Schon wieder eine Lucha-Libre-Tragödie: Jesus Huerta („La Parka“) ist am Wochenende verstorben. Die Folge einer Wrestling-Verletzung, die der 55-jährige bereits im Oktober erlitten hat.

Ein unglücklicher Topé durch die Ringseile hat das Leben von Jesus Huerta viel zu früh beendet: Das Unglück ereignete sich am 21. Oktober bei einem Match im mexikanischen Monterrey, als Park mit dem Kopf voran durch die Seile nach draußen sprang.

Das Ziel, sein Gegner Rush, verfehlte La Parka und krachte ziemlich stumpf in die Ringabsperrung. Esoboza verlor nach dem brutalen Einschlag das Gefühl in Armen und Beinen und musste noch in der Nacht notoperiert werden. Die OP rettete sein Leben, nun ist La Parka jedoch an den Folgen der verfehlten Aktion verstorben.

Bei La Parka handelt es sich übrigens nicht um den gleichnamigen La Parka, den noch langjährige Fans aus der WCW kennen (Adolfo Tapia); dieser ist heute als L.A. Park im Wrestling unterwegs. Huerta ist der zweite Wrestler, der das berühmte Gimmick mit dem Skelett-Kostüm verkörperte.

Huerta startete seine Karriere 1987 und arbeitete von 1995 bis zuletzt unter anderem für Lucha Libre AAA.

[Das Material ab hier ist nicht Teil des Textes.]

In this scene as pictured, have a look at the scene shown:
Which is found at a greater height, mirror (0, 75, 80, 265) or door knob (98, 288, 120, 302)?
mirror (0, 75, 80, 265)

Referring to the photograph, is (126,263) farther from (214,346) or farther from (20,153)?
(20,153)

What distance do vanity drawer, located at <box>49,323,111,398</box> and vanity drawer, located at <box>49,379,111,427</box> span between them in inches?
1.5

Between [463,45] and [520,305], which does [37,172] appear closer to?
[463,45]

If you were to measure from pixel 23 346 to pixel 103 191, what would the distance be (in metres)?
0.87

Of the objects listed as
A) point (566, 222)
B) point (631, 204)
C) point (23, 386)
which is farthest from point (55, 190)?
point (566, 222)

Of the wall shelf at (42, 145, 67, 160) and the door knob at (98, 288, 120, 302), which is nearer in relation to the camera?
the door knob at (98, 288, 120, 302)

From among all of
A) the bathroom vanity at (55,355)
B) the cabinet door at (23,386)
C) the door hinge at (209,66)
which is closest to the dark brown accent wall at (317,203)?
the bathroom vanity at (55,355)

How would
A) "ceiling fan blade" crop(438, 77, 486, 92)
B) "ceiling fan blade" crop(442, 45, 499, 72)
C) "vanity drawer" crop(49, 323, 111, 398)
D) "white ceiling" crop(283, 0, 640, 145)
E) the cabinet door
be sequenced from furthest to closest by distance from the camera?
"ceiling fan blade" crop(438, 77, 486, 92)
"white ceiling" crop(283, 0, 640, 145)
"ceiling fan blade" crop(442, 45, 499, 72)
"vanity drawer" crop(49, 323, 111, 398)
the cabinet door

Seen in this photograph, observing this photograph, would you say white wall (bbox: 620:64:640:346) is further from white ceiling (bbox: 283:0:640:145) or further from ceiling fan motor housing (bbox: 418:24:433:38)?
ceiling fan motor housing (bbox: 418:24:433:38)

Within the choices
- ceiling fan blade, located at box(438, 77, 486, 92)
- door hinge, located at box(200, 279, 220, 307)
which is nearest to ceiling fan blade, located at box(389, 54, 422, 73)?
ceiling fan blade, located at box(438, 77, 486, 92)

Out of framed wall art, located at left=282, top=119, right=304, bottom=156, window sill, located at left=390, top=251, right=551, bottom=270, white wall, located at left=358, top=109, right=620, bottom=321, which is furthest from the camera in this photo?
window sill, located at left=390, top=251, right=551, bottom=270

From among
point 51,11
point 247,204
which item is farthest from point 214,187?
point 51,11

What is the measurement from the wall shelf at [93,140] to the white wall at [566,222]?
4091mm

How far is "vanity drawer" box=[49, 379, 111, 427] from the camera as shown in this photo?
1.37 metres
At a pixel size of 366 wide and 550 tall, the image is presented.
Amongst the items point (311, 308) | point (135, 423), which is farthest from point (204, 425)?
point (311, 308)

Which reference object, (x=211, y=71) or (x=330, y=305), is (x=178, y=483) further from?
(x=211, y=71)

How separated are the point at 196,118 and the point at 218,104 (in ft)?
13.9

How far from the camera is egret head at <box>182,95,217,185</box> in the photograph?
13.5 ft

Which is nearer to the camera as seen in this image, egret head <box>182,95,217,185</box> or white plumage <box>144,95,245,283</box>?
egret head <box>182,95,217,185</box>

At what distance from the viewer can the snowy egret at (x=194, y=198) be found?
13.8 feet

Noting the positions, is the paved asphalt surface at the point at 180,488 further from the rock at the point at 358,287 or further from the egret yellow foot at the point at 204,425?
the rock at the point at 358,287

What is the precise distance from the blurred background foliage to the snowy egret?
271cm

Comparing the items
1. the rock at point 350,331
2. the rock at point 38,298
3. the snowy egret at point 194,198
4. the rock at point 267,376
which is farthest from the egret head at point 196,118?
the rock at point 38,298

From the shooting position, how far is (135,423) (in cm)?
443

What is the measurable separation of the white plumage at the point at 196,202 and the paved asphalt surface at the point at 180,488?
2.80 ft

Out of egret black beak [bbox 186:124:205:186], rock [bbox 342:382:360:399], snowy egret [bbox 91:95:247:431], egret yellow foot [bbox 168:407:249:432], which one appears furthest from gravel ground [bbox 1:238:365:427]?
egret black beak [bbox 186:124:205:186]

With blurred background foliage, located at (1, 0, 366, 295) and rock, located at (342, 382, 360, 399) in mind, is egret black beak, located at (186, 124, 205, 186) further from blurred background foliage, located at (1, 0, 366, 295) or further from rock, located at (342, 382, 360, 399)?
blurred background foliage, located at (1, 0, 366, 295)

ERST 2019 VERSTARB SILVER KING IM RING

Die Lucha-Libre-Szene ist in den vergangenen Jahren wiederholt durch Todesfälle heimgesucht worden, die sich unmittelbar im Ring abspielten.

2019 verstarb der 51-jährige Silver King an den Folgen eines Herzinfarkts, den er im Ring bei einer Veranstaltung in London, England, erlitt.

2015 erschütterte der Tod von Perry Aguayo jr. die Szene. Augayo hatte in einem Multi-Men-Match einen Dropkick von Rey Mysterio kassiert und war daraufhin regungslos zu Boden gegangen. Aguyao hatte eine schwerwiegende Wirbelsäulenverletzung erlitten, sein Tod wurde kurz darauf in einem Krankenhaus in Mexiko-Stadt festgestellt. Für ihn kam jede Hilfe zu spät.